Pr Gijbels : is PCA in the imputed dataframe similar to PCA in the NAs full dataframe ?
We actually expect to have less outliers in the imputed df than in the original df.
Overall, both professors were satisfied with what I did so far, Pr Weltje said I was on the right track.
Intermediate Presentation will be in the week of 21st of March. What I'm doing ? What I did ? Where I'm going ?
Illustration example Algorithm Show results.
Next meeting : I can also meet individually with Pr. Gijbels or Weltje to discuss specifics. (algorithm with Weltje for example).
The outlier detection function which I implemented has a major drawback, it is univariate. Pr Weltje suggests instead to do a principal component analysis on multivariate normal data and compare it with PCA on my datasets. Under the null hypothesis that the generating process at the origin of my data is multivariate normal, one would need a very high number of dimensions. If correlated datasets, a lesser number of Principal Components and hence of dimensions would be sufficient to reconstruct the data matrix. How does the reconstruction error increases with the size of the dataset ?
IF I am able to answer to this question, I shall be able to reconstruct the data matrix and see which are the observations which are contributing the most to this reconstruction error. Reconstruction error is the sum of squared distances between actual data matrix and its projection in the R space where R is the number of meaningful dimensions which was found by PCA. => Goal of estimating the actual rank of the data matrices.

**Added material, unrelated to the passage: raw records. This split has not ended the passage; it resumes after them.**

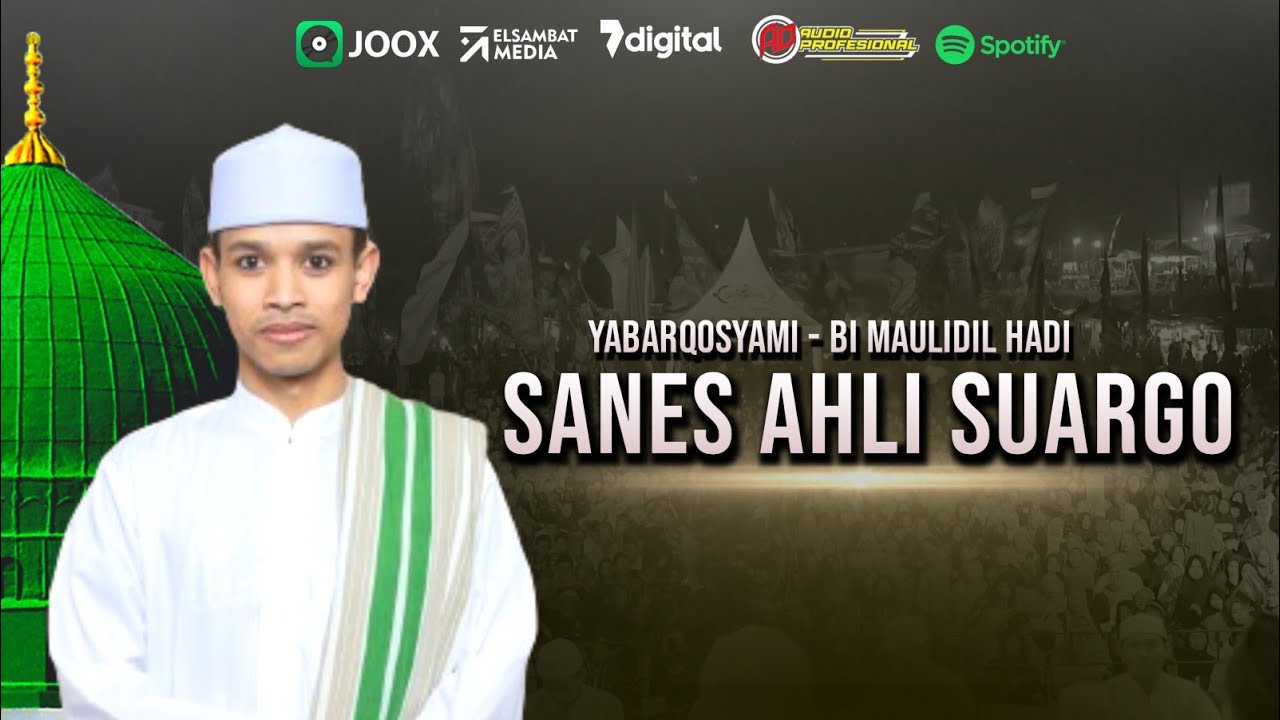 NEW‼️ SANES AHLI SUARGO MEDLEY EL SAMBAT PARAKAN LIVE WIRODONO KEDU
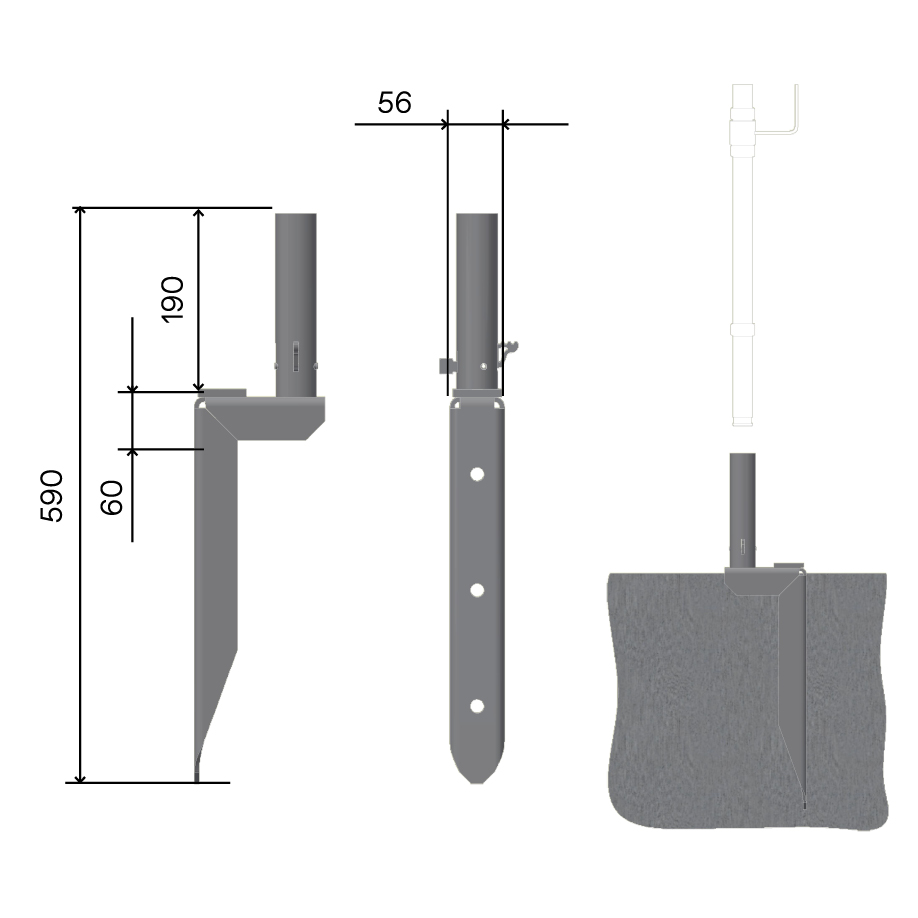 TLC EU Steel Equipment | Design &amp; Production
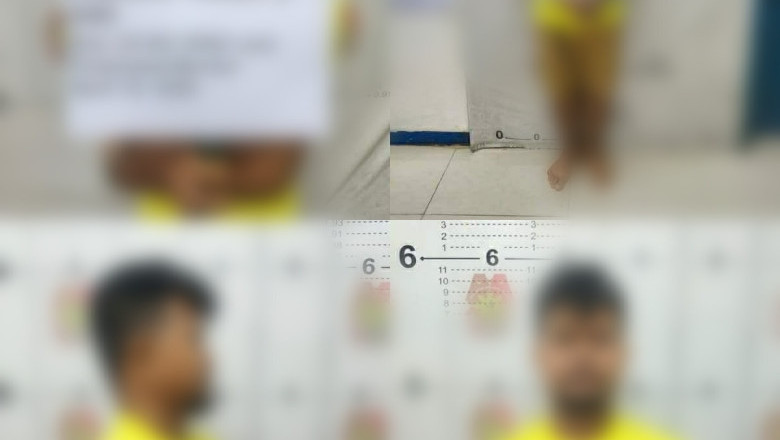 Glass installer, gipusil; suspek sikop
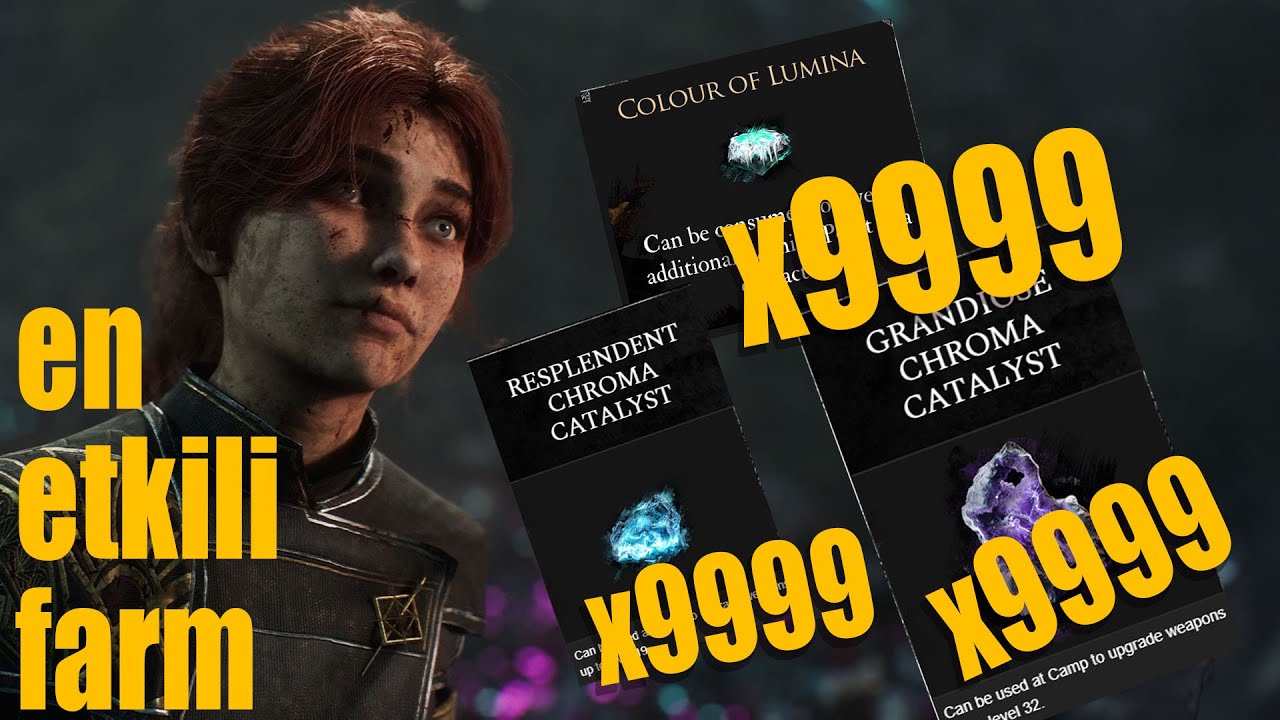 EXPEDITION 33 FARM REHBERİ: SONSUZ LUMINA, SINIRSIZ EXP, EFSANE UPGRADE REHBERİ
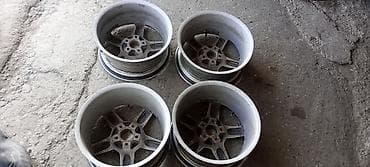 land rover satiş: Disk Mercedes-Benz R 18, 5 Boltlu — 4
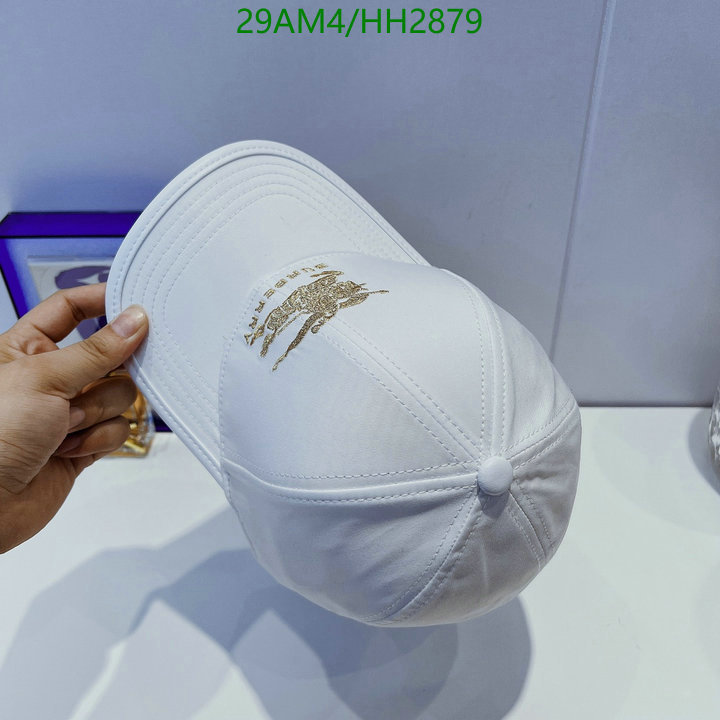 Cap -(Hat)-Burberry, Code: HH2879,$: 29USD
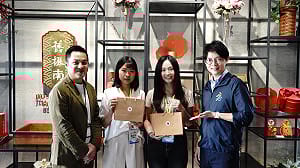 媒合千人接軌職場近八成留任   「大港實習計畫」再創高峰  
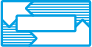 Reverse Logistics Icon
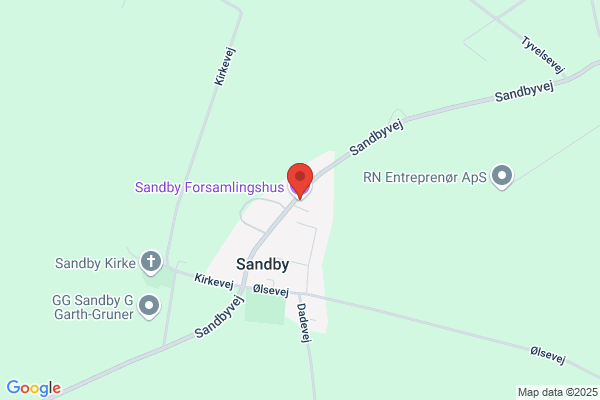 Sandby Borger- og Idrætsforening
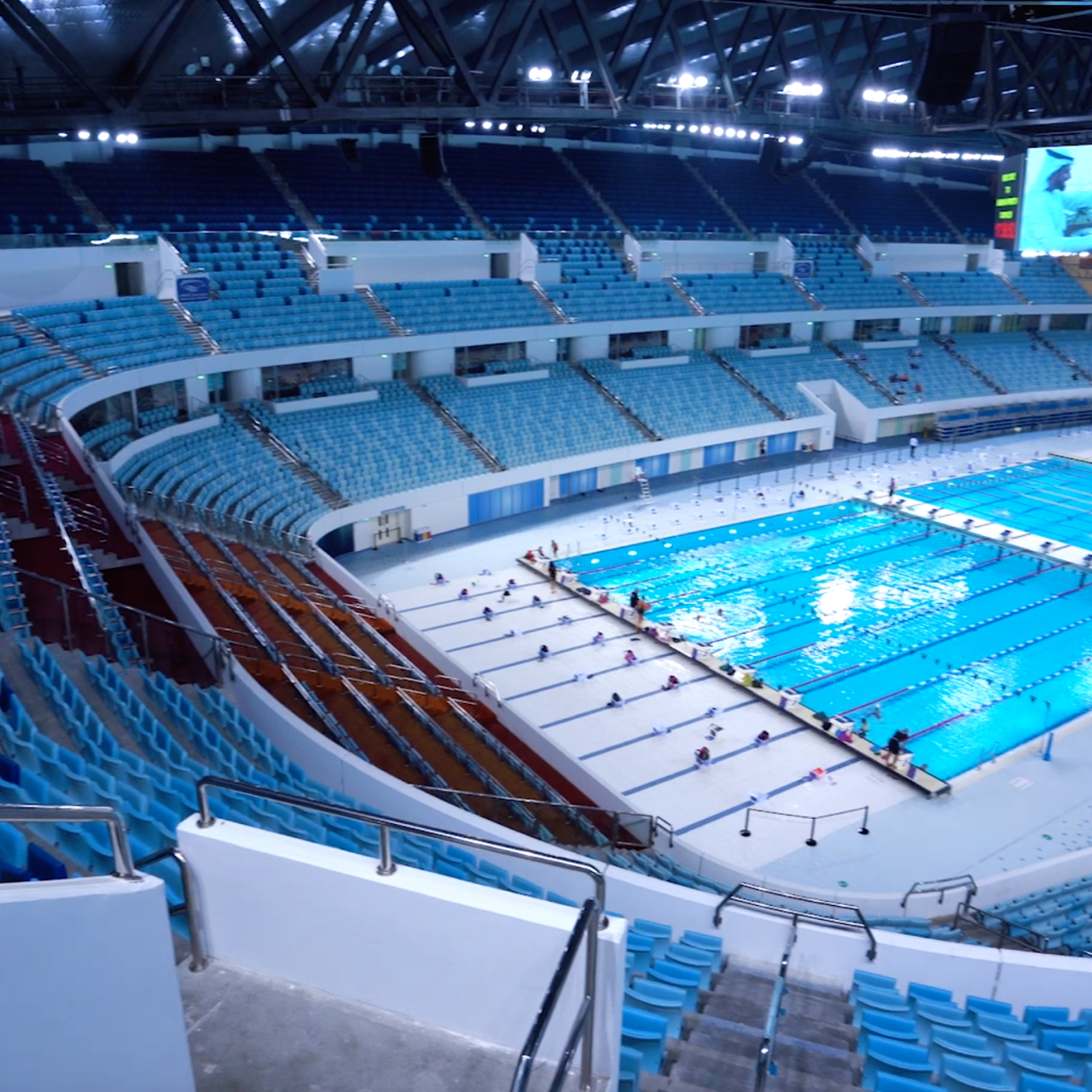 Hamdan Sports Complex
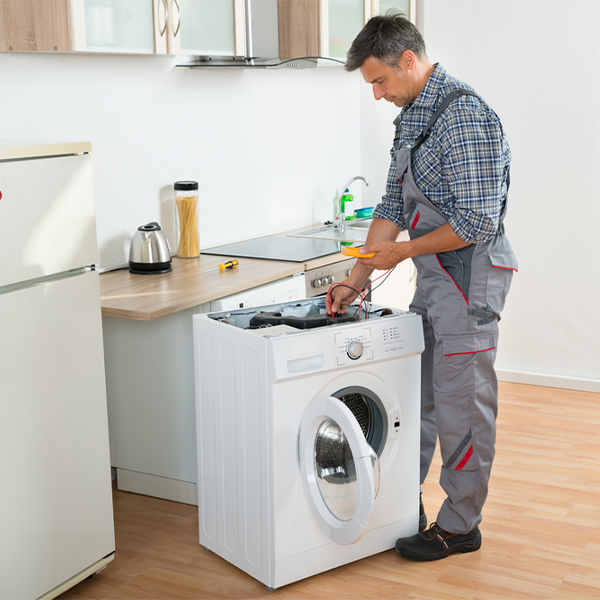 how much should i expect to pay for washer repair services in Conoy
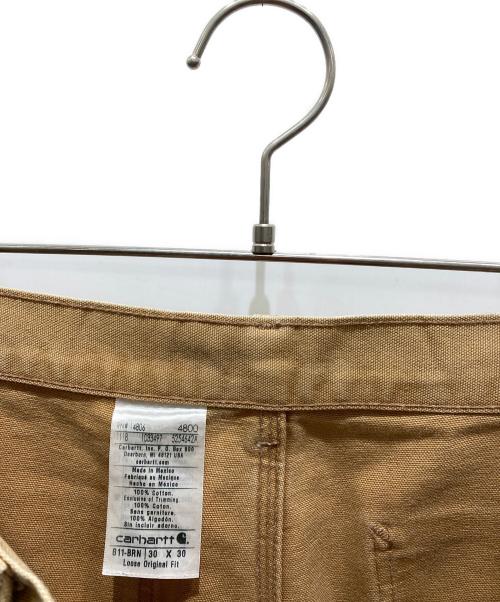 CarHartt（カーハート）CarHartt (カーハート) ペインターパンツ ブラウン サイズ:30の古着・服飾アイテム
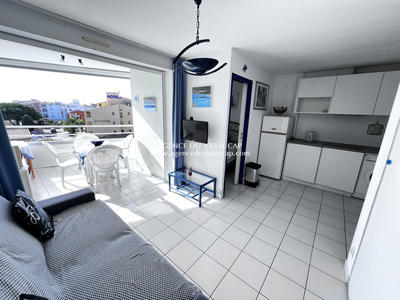 Appartement - 37 m² - 2 pièces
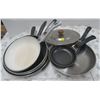 Image 1 : Kitchen - Frying Pans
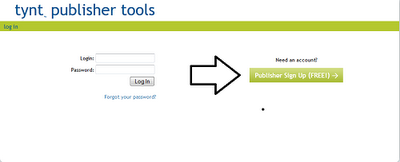 Antispasi Copas dengan Tynt Publisher Tools-GigaWatt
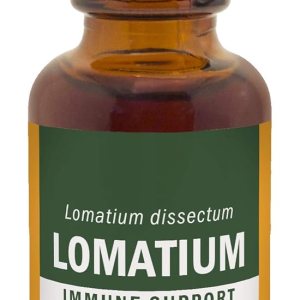Herb Pharm Extracto líquido de Lomatium para el apoyo del sistema inmunológico – 1 onza Herb Pharm Extracto líquido de Lomatium para el apoyo del sistema inmunológico – 1 onza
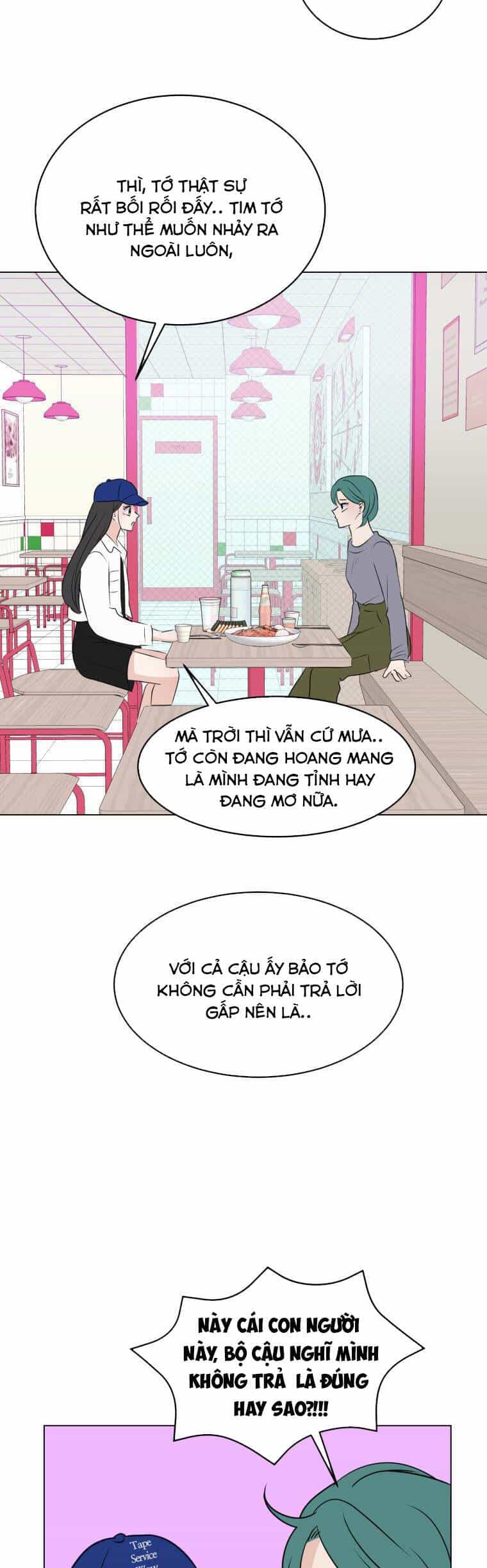 Bí Mật Tình Yêu Tuổi Thanh Xuân - Chương 71 - ảnh 14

IF analytical methods are unbiased, the assumption of multivariate normal distribution would be satisfied. Apparently analysis is biased and therefore we must have some kind of methods for outlier detection to remove dubious results from some laboratories.
Then, once outlier detection is done based on this PCA-based approach, we move to the next step and we summarize each rock to its mean and its variance covariance matrix. We further summarize them in a few dimensions only, the dimensions which were considered as meaningful through the PCA.
! These dimensions should be the same throughout different rocks !
We then test the null hypothesis that covariance-variance matrices are the same, that would mean the biases have been the same, there is some systematic error going on rounds and rounds.
In the end, we generate random variables in the euclidean space which are normally distributed and then we transform them through ilr.inv for example and see what it would mean for the chemist.